■ WHAT THE TASK ASKS:
Reproduce the material verbatim, starting at the line that contains "Which item of" and continuing through the final line of the material.

Questions on scene geometry:
****

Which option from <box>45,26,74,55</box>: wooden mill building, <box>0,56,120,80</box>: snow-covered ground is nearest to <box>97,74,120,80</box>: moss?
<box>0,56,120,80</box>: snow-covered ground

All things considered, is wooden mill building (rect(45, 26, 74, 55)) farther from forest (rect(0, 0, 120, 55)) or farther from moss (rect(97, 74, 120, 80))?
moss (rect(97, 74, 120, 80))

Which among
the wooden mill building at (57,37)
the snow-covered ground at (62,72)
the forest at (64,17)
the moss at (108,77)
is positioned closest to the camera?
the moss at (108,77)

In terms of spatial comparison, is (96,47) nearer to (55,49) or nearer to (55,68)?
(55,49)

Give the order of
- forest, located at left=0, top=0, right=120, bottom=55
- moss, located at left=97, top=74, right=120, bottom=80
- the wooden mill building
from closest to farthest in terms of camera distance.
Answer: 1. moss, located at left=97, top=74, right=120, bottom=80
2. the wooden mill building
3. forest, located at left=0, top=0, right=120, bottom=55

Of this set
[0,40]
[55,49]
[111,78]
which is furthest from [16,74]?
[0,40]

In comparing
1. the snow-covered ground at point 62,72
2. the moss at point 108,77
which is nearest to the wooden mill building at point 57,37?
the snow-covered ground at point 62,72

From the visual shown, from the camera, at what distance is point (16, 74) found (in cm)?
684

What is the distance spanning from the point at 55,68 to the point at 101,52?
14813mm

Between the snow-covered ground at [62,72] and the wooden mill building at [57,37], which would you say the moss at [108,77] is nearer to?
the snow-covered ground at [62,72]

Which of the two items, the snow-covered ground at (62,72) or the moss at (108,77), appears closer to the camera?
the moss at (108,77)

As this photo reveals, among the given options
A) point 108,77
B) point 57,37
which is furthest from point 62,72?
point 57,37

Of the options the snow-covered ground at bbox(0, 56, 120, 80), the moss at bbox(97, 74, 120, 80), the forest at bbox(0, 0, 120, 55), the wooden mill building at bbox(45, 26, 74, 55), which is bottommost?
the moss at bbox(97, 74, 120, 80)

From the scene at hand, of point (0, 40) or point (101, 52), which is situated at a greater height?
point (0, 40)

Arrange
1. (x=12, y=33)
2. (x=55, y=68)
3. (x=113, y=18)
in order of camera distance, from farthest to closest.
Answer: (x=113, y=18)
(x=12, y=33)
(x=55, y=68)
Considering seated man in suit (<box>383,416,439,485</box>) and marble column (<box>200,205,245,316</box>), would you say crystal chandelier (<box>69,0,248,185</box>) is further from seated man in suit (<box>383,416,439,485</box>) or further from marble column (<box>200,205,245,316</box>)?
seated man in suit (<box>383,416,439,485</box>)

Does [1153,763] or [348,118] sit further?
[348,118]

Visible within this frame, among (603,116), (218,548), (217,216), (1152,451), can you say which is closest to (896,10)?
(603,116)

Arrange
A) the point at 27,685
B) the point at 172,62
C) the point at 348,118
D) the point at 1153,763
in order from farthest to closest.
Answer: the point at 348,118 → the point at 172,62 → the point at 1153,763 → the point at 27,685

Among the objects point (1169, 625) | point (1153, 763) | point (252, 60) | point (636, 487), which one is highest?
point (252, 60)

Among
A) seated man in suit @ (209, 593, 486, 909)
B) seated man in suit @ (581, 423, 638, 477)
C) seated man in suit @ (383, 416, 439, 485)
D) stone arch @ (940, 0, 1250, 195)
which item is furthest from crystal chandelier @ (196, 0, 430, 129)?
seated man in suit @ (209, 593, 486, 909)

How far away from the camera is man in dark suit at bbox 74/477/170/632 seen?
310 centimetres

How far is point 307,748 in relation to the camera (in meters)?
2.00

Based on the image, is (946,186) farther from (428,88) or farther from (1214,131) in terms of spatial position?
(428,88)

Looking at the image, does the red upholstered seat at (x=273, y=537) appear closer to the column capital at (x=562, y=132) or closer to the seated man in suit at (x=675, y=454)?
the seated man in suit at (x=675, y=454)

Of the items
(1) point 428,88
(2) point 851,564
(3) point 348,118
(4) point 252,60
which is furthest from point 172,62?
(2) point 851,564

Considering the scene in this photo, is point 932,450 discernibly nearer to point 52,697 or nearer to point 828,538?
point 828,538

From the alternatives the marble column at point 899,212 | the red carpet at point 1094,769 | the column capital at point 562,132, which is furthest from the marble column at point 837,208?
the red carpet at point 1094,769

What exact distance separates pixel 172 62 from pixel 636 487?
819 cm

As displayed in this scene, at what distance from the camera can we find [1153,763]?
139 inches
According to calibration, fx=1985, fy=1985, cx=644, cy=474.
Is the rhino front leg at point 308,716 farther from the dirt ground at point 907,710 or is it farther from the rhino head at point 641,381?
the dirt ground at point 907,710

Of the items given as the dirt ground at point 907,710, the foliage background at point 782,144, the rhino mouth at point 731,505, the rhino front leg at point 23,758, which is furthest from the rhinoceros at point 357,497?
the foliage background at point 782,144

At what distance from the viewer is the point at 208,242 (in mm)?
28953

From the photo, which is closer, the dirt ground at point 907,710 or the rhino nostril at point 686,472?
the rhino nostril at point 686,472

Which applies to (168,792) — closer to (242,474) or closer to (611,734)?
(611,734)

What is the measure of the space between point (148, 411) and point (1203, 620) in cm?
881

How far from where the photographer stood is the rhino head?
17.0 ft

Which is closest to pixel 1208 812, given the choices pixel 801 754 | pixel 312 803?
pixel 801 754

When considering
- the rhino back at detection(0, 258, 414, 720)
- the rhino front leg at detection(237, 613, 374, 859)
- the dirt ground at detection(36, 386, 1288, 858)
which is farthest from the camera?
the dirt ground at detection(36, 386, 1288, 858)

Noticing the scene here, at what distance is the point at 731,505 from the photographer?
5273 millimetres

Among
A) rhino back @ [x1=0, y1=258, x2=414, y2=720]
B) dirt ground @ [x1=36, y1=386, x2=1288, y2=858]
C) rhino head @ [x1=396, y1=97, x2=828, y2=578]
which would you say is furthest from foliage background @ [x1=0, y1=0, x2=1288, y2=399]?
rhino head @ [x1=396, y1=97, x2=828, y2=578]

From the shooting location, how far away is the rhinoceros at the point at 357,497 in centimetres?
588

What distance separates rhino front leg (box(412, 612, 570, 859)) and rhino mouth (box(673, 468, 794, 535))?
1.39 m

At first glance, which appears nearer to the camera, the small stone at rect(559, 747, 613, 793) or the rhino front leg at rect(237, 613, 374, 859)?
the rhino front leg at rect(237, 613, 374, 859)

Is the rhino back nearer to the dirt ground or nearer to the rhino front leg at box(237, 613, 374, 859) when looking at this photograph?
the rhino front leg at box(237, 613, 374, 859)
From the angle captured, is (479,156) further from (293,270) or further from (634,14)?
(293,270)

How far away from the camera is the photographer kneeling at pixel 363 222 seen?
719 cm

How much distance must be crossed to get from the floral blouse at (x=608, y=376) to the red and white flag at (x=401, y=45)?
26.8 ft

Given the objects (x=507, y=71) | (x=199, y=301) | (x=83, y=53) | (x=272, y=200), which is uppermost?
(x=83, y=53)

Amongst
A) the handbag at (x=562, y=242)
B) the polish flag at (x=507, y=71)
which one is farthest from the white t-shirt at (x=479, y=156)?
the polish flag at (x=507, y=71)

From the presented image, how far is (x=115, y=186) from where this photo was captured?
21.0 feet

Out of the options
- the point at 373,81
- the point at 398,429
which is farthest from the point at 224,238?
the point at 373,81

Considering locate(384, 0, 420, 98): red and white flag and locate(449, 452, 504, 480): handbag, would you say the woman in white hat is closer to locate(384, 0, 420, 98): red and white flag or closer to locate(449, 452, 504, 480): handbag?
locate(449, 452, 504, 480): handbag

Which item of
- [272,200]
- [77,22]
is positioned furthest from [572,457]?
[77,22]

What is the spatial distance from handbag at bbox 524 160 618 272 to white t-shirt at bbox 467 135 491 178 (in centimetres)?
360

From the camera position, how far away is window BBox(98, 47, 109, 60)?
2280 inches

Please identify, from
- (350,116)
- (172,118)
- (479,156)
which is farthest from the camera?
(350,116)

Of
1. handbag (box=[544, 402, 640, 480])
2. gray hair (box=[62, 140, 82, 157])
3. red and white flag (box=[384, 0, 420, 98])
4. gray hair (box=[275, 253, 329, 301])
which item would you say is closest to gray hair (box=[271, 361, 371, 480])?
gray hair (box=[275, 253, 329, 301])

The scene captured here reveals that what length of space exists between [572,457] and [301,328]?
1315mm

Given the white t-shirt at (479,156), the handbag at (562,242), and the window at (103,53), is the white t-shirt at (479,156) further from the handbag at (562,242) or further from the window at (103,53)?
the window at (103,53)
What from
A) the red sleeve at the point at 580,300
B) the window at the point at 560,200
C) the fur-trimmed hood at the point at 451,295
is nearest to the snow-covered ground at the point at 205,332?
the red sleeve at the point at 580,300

****

■ REPLY:
Which item of
- [272,200]
- [77,22]
is positioned furthest from [572,457]?
[77,22]

What is the spatial distance from handbag at bbox 524 160 618 272 to white t-shirt at bbox 467 135 491 178 (in centimetres)?
360

From the camera position, how far away is window BBox(98, 47, 109, 60)?
2280 inches

Please identify, from
- (350,116)
- (172,118)
- (479,156)
which is farthest from the camera?
(350,116)

Of
1. handbag (box=[544, 402, 640, 480])
2. gray hair (box=[62, 140, 82, 157])
3. red and white flag (box=[384, 0, 420, 98])
4. gray hair (box=[275, 253, 329, 301])
which item would you say is closest to gray hair (box=[271, 361, 371, 480])?
gray hair (box=[275, 253, 329, 301])

The scene captured here reveals that what length of space exists between [572,457] and [301,328]?
1315mm

Given the white t-shirt at (479,156), the handbag at (562,242), and the window at (103,53), is the white t-shirt at (479,156) further from the handbag at (562,242) or further from the window at (103,53)?
the window at (103,53)
What from
A) the red sleeve at the point at 580,300
B) the window at the point at 560,200
C) the fur-trimmed hood at the point at 451,295
is nearest to the snow-covered ground at the point at 205,332?
the red sleeve at the point at 580,300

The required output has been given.